Task brief:
Among the lines of the records, find all that carry the word "entropy" and copy them.
━━━
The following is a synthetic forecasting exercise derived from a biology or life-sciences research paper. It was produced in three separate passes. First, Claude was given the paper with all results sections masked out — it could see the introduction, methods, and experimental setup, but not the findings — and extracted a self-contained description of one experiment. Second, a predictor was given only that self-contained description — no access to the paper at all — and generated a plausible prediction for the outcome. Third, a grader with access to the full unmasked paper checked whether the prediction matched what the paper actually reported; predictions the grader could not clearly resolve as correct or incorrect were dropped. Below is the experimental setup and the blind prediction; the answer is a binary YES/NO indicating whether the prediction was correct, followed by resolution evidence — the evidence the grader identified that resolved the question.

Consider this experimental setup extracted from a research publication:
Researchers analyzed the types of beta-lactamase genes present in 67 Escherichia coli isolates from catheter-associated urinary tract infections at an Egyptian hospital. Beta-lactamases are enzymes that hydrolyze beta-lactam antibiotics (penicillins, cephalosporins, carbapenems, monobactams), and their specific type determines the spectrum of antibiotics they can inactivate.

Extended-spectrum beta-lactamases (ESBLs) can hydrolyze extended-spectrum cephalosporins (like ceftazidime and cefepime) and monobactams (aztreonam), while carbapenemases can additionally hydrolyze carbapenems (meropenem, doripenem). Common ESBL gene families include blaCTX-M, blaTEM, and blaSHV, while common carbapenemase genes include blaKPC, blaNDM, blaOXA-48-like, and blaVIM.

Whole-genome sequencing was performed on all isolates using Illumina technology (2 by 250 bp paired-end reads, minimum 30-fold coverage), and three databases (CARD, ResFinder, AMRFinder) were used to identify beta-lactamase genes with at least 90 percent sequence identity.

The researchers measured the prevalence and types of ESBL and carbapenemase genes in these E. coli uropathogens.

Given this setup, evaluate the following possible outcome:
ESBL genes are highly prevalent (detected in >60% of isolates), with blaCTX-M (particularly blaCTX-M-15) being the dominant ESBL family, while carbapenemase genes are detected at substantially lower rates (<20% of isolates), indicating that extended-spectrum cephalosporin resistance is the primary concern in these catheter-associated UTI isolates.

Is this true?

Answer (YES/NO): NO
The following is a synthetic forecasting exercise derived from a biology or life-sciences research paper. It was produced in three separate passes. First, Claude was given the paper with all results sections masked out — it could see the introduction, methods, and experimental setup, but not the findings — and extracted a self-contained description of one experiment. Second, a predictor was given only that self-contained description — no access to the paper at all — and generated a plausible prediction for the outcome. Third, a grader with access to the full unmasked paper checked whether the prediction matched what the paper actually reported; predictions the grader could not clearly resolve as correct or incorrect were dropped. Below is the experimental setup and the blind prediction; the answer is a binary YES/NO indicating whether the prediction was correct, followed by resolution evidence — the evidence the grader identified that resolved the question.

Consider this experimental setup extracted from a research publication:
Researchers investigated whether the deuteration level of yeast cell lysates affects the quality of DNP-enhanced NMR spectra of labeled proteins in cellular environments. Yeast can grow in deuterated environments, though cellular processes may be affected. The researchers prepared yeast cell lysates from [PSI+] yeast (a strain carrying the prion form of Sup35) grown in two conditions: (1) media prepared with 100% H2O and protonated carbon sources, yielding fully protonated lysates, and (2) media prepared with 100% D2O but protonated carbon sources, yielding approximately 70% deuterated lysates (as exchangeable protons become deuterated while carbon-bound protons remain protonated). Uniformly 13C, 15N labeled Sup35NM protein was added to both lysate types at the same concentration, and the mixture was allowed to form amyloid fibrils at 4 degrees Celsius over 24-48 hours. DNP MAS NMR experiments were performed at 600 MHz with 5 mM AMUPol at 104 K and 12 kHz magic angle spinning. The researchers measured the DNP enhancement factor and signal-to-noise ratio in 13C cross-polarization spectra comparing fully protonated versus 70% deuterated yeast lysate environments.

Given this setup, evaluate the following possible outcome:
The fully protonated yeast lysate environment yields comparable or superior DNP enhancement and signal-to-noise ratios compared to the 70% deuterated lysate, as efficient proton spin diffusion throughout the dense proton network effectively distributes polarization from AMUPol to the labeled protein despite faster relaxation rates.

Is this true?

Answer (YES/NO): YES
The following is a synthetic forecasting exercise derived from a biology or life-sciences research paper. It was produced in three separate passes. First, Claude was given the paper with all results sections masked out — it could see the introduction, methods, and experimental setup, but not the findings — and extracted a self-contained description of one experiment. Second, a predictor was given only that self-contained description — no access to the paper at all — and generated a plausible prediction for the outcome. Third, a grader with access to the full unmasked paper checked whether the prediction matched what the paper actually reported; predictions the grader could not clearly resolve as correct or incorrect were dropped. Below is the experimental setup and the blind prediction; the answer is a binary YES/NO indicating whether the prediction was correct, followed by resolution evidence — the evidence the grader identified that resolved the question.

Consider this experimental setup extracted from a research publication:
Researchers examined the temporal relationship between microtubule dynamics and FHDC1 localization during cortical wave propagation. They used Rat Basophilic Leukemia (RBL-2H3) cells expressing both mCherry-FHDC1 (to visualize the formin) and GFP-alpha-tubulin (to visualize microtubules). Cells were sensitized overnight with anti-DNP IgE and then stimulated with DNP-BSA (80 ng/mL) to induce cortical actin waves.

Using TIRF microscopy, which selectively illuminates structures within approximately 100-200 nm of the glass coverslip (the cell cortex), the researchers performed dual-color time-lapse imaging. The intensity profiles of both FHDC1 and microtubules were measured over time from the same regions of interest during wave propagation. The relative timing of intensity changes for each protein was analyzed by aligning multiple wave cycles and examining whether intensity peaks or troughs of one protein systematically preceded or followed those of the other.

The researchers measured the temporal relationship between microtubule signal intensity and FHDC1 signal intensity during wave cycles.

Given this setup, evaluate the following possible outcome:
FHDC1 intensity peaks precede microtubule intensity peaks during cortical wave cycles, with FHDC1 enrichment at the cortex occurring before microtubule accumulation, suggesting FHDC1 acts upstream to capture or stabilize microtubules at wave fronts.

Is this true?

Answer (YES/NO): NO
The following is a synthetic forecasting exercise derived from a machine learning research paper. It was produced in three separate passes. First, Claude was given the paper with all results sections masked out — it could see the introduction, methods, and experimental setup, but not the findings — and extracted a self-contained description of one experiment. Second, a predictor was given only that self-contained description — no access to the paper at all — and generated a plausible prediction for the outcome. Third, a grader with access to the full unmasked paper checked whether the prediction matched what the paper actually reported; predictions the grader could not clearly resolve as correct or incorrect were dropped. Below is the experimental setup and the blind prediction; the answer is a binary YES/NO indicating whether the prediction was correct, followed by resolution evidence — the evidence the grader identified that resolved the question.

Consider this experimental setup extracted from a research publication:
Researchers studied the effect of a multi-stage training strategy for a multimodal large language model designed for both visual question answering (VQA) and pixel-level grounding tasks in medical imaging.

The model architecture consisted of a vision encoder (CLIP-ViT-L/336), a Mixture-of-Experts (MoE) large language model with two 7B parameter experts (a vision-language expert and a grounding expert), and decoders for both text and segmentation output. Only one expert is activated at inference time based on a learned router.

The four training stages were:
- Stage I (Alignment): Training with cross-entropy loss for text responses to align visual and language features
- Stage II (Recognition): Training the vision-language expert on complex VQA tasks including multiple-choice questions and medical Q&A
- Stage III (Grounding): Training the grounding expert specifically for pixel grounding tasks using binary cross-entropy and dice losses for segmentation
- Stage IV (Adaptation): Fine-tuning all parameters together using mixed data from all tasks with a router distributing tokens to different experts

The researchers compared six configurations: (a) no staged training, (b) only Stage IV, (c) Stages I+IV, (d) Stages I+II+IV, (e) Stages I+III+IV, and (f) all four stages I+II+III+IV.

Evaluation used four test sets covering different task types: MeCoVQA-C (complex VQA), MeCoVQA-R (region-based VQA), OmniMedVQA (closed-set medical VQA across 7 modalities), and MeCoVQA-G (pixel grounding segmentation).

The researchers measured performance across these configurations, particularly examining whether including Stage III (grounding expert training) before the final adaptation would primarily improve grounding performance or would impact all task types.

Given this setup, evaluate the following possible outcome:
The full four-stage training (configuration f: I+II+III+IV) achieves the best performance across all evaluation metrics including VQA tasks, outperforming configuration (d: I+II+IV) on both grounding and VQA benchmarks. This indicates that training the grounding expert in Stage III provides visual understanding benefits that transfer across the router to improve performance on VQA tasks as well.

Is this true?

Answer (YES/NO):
━━━
Output of the exercise:
- Stage I (Alignment): Training with cross-entropy loss for text responses to align visual and language features
- Stage III (Grounding): Training the grounding expert specifically for pixel grounding tasks using binary cross-entropy and dice losses for segmentation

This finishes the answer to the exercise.